1. Subjective symptoms: weakness, sweating, increased body temperature, bone pain, heaviness or pain in the left hypochondrium (due to

splenomegaly).

2. Splenomegaly is explained not only by myeloid metaplasia of the organ (the appearance of foci of extramedullary hematopoiesis), but also by blood stagnation. Less commonly, liver enlargement is observed.

3. Among the laboratory indicators, deviations from the physiological norm in the peripheral blood have the greatest diagnostic significance: pancytosis, often with a shift in the leukocyte formula to the left; trephine biopsy reveals three-line hyperplasia of the bone marrow, and in the puncture of the spleen there are foci of myeloid metaplasia of the organ.

The different severity of syndromes at different stages of the disease causes extreme variability in the clinical picture. It is possible to observe patients with undoubted erythremia, who show almost no complaints and are fully able to work, and patients with severe damage to internal organs who require therapy and have lost their ability to work.

At stage I of the diagnostic search in the initial stage of the disease, patients may not present any complaints. As the disease progresses, complaints are associated with the presence and severity of plethora and the myeloproliferative process. The most common complaints are of a “pletoric” nature, caused by increased blood supply to the vessels and functional neurovascular disorders (headaches, erythromelalgia, blurred vision, etc.). All these symptoms may be associated with other diseases, which must be clarified during further examination of the patient.

Complaints caused by the presence of myeloproliferative syndrome (sweating, heaviness in the left hypochondrium, bone pain, increased body temperature) are also nonspecific for erythremia. The skin itching that appears after taking water treatments is quite typical. This symptom is observed in 55% of patients in the advanced stage and is explained by overproduction of basophils and histaminemia. The nature of urticaria, observed in 5-7% of patients, is similar.

The listed symptoms are important for determining the stage of erythremia: usually they indicate the transition of the disease to full-blown

or the terminal stage with the development of myelofibrosis as the most common outcome of erythremia.

Patients may have a history of complications of the disease such as strokes and myocardial infarction. Sometimes the disease debuts with precisely these complications, and the true cause of their development - erythremia - is revealed when examining a patient for a stroke or myocardial infarction

Indications of previous treatment with radioactive phosphorus, cytostatics or bloodletting may suggest the presence of some kind of tumor blood disease. A decrease in the symptoms of plethoric syndrome during treatment with these drugs suggests erythremia.

At stage II of the diagnostic search, it is possible to identify distinct symptoms only in stage II (advanced) of the disease. The main signs of plethoric syndrome are found: erythrocyanosis, injected conjunctival vessels (“rabbit eyes”), a distinct color border at the transition point of the hard palate to the soft palate. You can identify symptoms of erythro-melalgia: swelling of the tips of the fingers, feet, lower third of the leg, accompanied by local hyperemia and a sharp burning sensation.

When examining the cardiovascular system, hypertension and enlargement of the left ventricle are diagnosed; in the advanced stage of the disease, “variegated legs” (changes in the color of the skin of the legs, mainly their distal part) in the form of areas of pigmentation of varying intensity, caused by impaired venous circulation.
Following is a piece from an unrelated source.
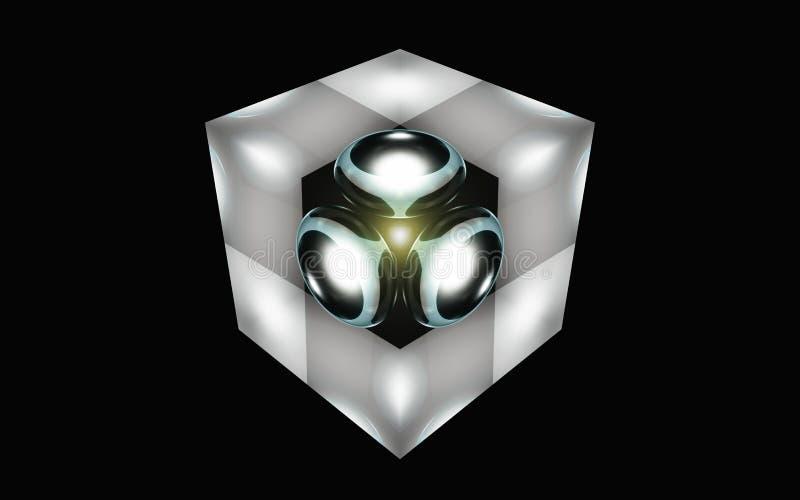 Сфера в кубе стоковые изображения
When palpating the abdomen, one can detect an enlarged spleen, which is one of the characteristic signs of the disease. Enlargement of the spleen may be due to: 1) increased deposition of blood elements; 2) “working” hypertrophy due to an increase in its sequestering function; 3) extramedullary hematopoiesis (myeloid metaplasia with a predominance of erythropoiesis). These reasons are often combined. Liver enlargement is due to similar reasons, as well as the development of fibrosis and nonspecific reactive hepatitis. It should be borne in mind that hepatomegaly can be observed with a malignant liver tumor with the development of secondary erythrocytosis.

Complications of erythremia in the form of cerebral vascular thrombosis are expressed by a number of focal symptoms identified during the study

cns.

However, even at stage II it is impossible to definitively diagnose erythremia, since many of its symptoms can be associated with symptomatic erythrocytosis. In addition, symptoms such as hypertension, splenomegaly and hepatomegaly are characteristic of a wide variety of diseases.

In this regard, III of the diagnostic search becomes crucial, as it allows: a) to make a final diagnosis; b) clarify the stage of erythremia; c) identify complications; d) monitor treatment.

Peripheral blood analysis

detects erythrocytosis, an increase in hemoglobin content and hematocrit, which, however, also occurs with symptomatic erythrocytosis.
An increase in hemoglobin levels in combination with erythrocytosis, leukocytosis and thrombocytosis is of diagnostic significance. When examining the leukocyte formula, a shift to the left to immature forms of granulocytes is detected. If changes in peripheral blood are minor or the data are inconclusive (for example, erythrocytosis is not combined with thrombocytosis), then a bone marrow examination (trephine biopsy) must be performed.
Presence of total-442 in trepanate

loy three-line hyperplasia of the bone marrow with a predominance of formen-Hbix elements of erythropoiesis, replacement of adipose tissue with a red line of bone marrow make it possible to make a final diagnosis. The expansion of the “bridgehead” of hematopoiesis is also detected using radionuclide bone scanning with 32P. Histochemical study

reveals increased activity of neutrophil alkaline phosphatase.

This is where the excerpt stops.